→ **TASK DIRECTIONS**: Out of the data below, copy every line with the string "httpd".

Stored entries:
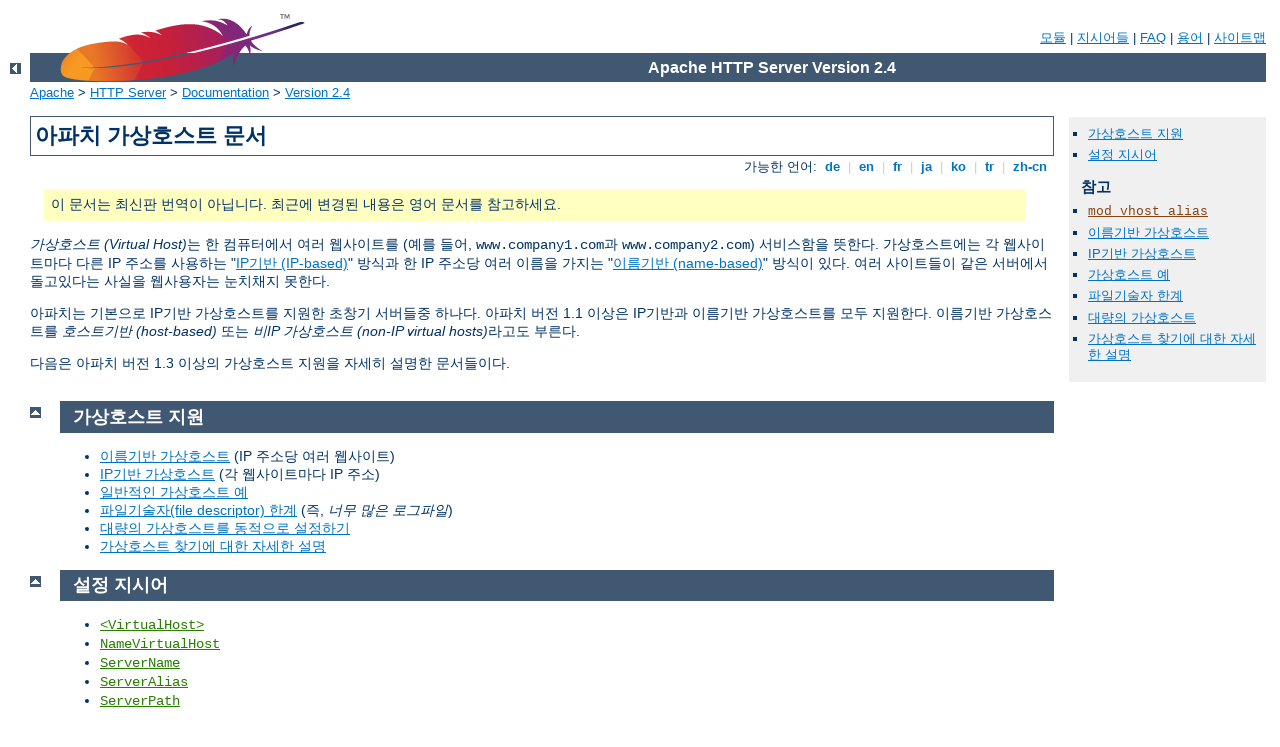

--- FILE ---
content_type: text/html
request_url: http://net29.de/manual/ko/vhosts/index.html
body_size: 2576
content:
<?xml version="1.0" encoding="EUC-KR"?>
<!DOCTYPE html PUBLIC "-//W3C//DTD XHTML 1.0 Strict//EN" "http://www.w3.org/TR/xhtml1/DTD/xhtml1-strict.dtd">
<html xmlns="http://www.w3.org/1999/xhtml" lang="ko" xml:lang="ko"><head>
<meta content="text/html; charset=EUC-KR" http-equiv="Content-Type" />
<!--
        XXXXXXXXXXXXXXXXXXXXXXXXXXXXXXXXXXXXXXXXXXXXXXXXXXXXXXXXXXXXXXXXX
              This file is generated from xml source: DO NOT EDIT
        XXXXXXXXXXXXXXXXXXXXXXXXXXXXXXXXXXXXXXXXXXXXXXXXXXXXXXXXXXXXXXXXX
      -->
<title>아파치 가상호스트 문서 - Apache HTTP Server Version 2.4</title>
<link href="../../style/css/manual.css" rel="stylesheet" media="all" type="text/css" title="Main stylesheet" />
<link href="../../style/css/manual-loose-100pc.css" rel="alternate stylesheet" media="all" type="text/css" title="No Sidebar - Default font size" />
<link href="../../style/css/manual-print.css" rel="stylesheet" media="print" type="text/css" /><link rel="stylesheet" type="text/css" href="../../style/css/prettify.css" />
<script src="../../style/scripts/prettify.min.js" type="text/javascript">
</script>

<link href="../../images/favicon.ico" rel="shortcut icon" /></head>
<body id="manual-page"><div id="page-header">
<p class="menu"><a href="../mod/index.html">모듈</a> | <a href="../mod/directives.html">지시어들</a> | <a href="http://wiki.apache.org/httpd/FAQ">FAQ</a> | <a href="../glossary.html">용어</a> | <a href="../sitemap.html">사이트맵</a></p>
<p class="apache">Apache HTTP Server Version 2.4</p>
<img alt="" src="../../images/feather.png" /></div>
<div class="up"><a href="./index.html"><img title="&lt;-" alt="&lt;-" src="../../images/left.gif" /></a></div>
<div id="path">
<a href="http://www.apache.org/">Apache</a> &gt; <a href="http://httpd.apache.org/">HTTP Server</a> &gt; <a href="http://httpd.apache.org/docs/">Documentation</a> &gt; <a href="../index.html">Version 2.4</a></div><div id="page-content"><div id="preamble"><h1>아파치 가상호스트 문서</h1>
<div class="toplang">
<p><span>가능한 언어: </span><a href="../../de/vhosts/index.html" hreflang="de" rel="alternate" title="Deutsch">&nbsp;de&nbsp;</a> |
<a href="../../en/vhosts/index.html" hreflang="en" rel="alternate" title="English">&nbsp;en&nbsp;</a> |
<a href="../../fr/vhosts/index.html" hreflang="fr" rel="alternate" title="Fran&#231;ais">&nbsp;fr&nbsp;</a> |
<a href="../../ja/vhosts/index.html" hreflang="ja" rel="alternate" title="Japanese">&nbsp;ja&nbsp;</a> |
<a href="../../ko/vhosts/index.html" title="Korean">&nbsp;ko&nbsp;</a> |
<a href="../../tr/vhosts/index.html" hreflang="tr" rel="alternate" title="T&#252;rk&#231;e">&nbsp;tr&nbsp;</a> |
<a href="../../zh-cn/vhosts/index.html" hreflang="zh-cn" rel="alternate" title="Simplified Chinese">&nbsp;zh-cn&nbsp;</a></p>
</div>
<div class="outofdate">이 문서는 최신판 번역이 아닙니다.
            최근에 변경된 내용은 영어 문서를 참고하세요.</div>


    <p><cite>가상호스트 (Virtual Host)</cite>는 한 컴퓨터에서
    여러 웹사이트를 (예를 들어, <code>www.company1.com</code>과
    <code>www.company2.com</code>) 서비스함을 뜻한다.
    가상호스트에는 각 웹사이트마다 다른 IP 주소를 사용하는
    "<a href="ip-based.html">IP기반 (IP-based)</a>" 방식과 한
    IP 주소당 여러 이름을 가지는 "<a href="name-based.html">이름기반 (name-based)</a>" 방식이
    있다. 여러 사이트들이 같은 서버에서 돌고있다는 사실을 웹사용자는
    눈치채지 못한다.</p>

    <p>아파치는 기본으로 IP기반 가상호스트를 지원한 초창기
    서버들중 하나다. 아파치 버전 1.1 이상은 IP기반과 이름기반
    가상호스트를 모두 지원한다. 이름기반 가상호스트를
    <em>호스트기반 (host-based)</em> 또는 <em>비IP 가상호스트
    (non-IP virtual hosts)</em>라고도 부른다.</p>

    <p>다음은 아파치 버전 1.3 이상의 가상호스트 지원을 자세히
    설명한 문서들이다.</p>

</div>
<div id="quickview"><ul id="toc"><li><img alt="" src="../../images/down.gif" /> <a href="#support">가상호스트 지원</a></li>
<li><img alt="" src="../../images/down.gif" /> <a href="#directives">설정 지시어</a></li>
</ul><h3>참고</h3><ul class="seealso"><li><code class="module"><a href="../mod/mod_vhost_alias.html">mod_vhost_alias</a></code></li><li><a href="name-based.html">이름기반 가상호스트</a></li><li><a href="ip-based.html">IP기반 가상호스트</a></li><li><a href="examples.html">가상호스트 예</a></li><li><a href="fd-limits.html">파일기술자 한계</a></li><li><a href="mass.html">대량의 가상호스트</a></li><li><a href="details.html">가상호스트 찾기에 대한 자세한 설명</a></li></ul></div>
<div class="top"><a href="#page-header"><img alt="top" src="../../images/up.gif" /></a></div>
<div class="section">
<h2><a name="support" id="support">가상호스트 지원</a></h2>

    <ul>
      <li><a href="name-based.html">이름기반 가상호스트</a>
      (IP 주소당 여러 웹사이트)</li>
      <li><a href="ip-based.html">IP기반 가상호스트</a> (각
      웹사이트마다 IP 주소)</li>
      <li><a href="examples.html">일반적인 가상호스트 예</a></li>
      <li><a href="fd-limits.html">파일기술자(file descriptor)
      한계</a> (즉, <em>너무 많은 로그파일</em>)</li>
      <li><a href="mass.html">대량의 가상호스트를 동적으로
      설정하기</a></li>
      <li><a href="details.html">가상호스트 찾기에 대한 자세한
      설명</a></li>
    </ul>

</div><div class="top"><a href="#page-header"><img alt="top" src="../../images/up.gif" /></a></div>
<div class="section">
<h2><a name="directives" id="directives">설정 지시어</a></h2>

    <ul>
      <li><code class="directive"><a href="../mod/core.html#virtualhost">&lt;VirtualHost&gt;</a></code></li>
      <li><code class="directive"><a href="../mod/core.html#namevirtualhost">NameVirtualHost</a></code></li>
      <li><code class="directive"><a href="../mod/core.html#servername">ServerName</a></code></li>
      <li><code class="directive"><a href="../mod/core.html#serveralias">ServerAlias</a></code></li>
      <li><code class="directive"><a href="../mod/core.html#serverpath">ServerPath</a></code></li>
    </ul>

    <p>가상호스트 설정을 테스트할때 아파치의 <code>-S</code>
    명령행 옵션이 유용하다. 즉, 다음과 같이 실행한다:</p>

    <div class="example"><p><code>
    /usr/local/apache2/bin/httpd -S
    </code></p></div>

    <p>이 명령어는 아파치가 읽은 설정파일에 대한
    정보를 출력한다. IP 주소와 서버명을 자세히 살펴보면 설정에서
    실수를 발견하는데 도움이 될 것이다. (다른 명령행 옵션들은
    <a href="../programs/httpd.html">httpd 프로그램 문서</a>를
    참고하라.)</p>

</div></div>
<div class="bottomlang">
<p><span>가능한 언어: </span><a href="../../de/vhosts/index.html" hreflang="de" rel="alternate" title="Deutsch">&nbsp;de&nbsp;</a> |
<a href="../../en/vhosts/index.html" hreflang="en" rel="alternate" title="English">&nbsp;en&nbsp;</a> |
<a href="../../fr/vhosts/index.html" hreflang="fr" rel="alternate" title="Fran&#231;ais">&nbsp;fr&nbsp;</a> |
<a href="../../ja/vhosts/index.html" hreflang="ja" rel="alternate" title="Japanese">&nbsp;ja&nbsp;</a> |
<a href="../../ko/vhosts/index.html" title="Korean">&nbsp;ko&nbsp;</a> |
<a href="../../tr/vhosts/index.html" hreflang="tr" rel="alternate" title="T&#252;rk&#231;e">&nbsp;tr&nbsp;</a> |
<a href="../../zh-cn/vhosts/index.html" hreflang="zh-cn" rel="alternate" title="Simplified Chinese">&nbsp;zh-cn&nbsp;</a></p>
</div><div id="footer">
<p class="apache">Copyright 2016 The Apache Software Foundation.<br />Licensed under the <a href="http://www.apache.org/licenses/LICENSE-2.0">Apache License, Version 2.0</a>.</p>
<p class="menu"><a href="../mod/index.html">모듈</a> | <a href="../mod/directives.html">지시어들</a> | <a href="http://wiki.apache.org/httpd/FAQ">FAQ</a> | <a href="../glossary.html">용어</a> | <a href="../sitemap.html">사이트맵</a></p></div><script type="text/javascript"><!--//--><![CDATA[//><!--
if (typeof(prettyPrint) !== 'undefined') {
    prettyPrint();
}
//--><!]]></script>
</body></html>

→ **RESPONSE TO THE TASK**:
<p class="menu"><a href="../mod/index.html">모듈</a> | <a href="../mod/directives.html">지시어들</a> | <a href="http://wiki.apache.org/httpd/FAQ">FAQ</a> | <a href="../glossary.html">용어</a> | <a href="../sitemap.html">사이트맵</a></p>
<a href="http://www.apache.org/">Apache</a> &gt; <a href="http://httpd.apache.org/">HTTP Server</a> &gt; <a href="http://httpd.apache.org/docs/">Documentation</a> &gt; <a href="../index.html">Version 2.4</a></div><div id="page-content"><div id="preamble"><h1>아파치 가상호스트 문서</h1>
    /usr/local/apache2/bin/httpd -S
    <a href="../programs/httpd.html">httpd 프로그램 문서</a>를
<p class="menu"><a href="../mod/index.html">모듈</a> | <a href="../mod/directives.html">지시어들</a> | <a href="http://wiki.apache.org/httpd/FAQ">FAQ</a> | <a href="../glossary.html">용어</a> | <a href="../sitemap.html">사이트맵</a></p></div><script type="text/javascript"><!--//--><![CDATA[//><!--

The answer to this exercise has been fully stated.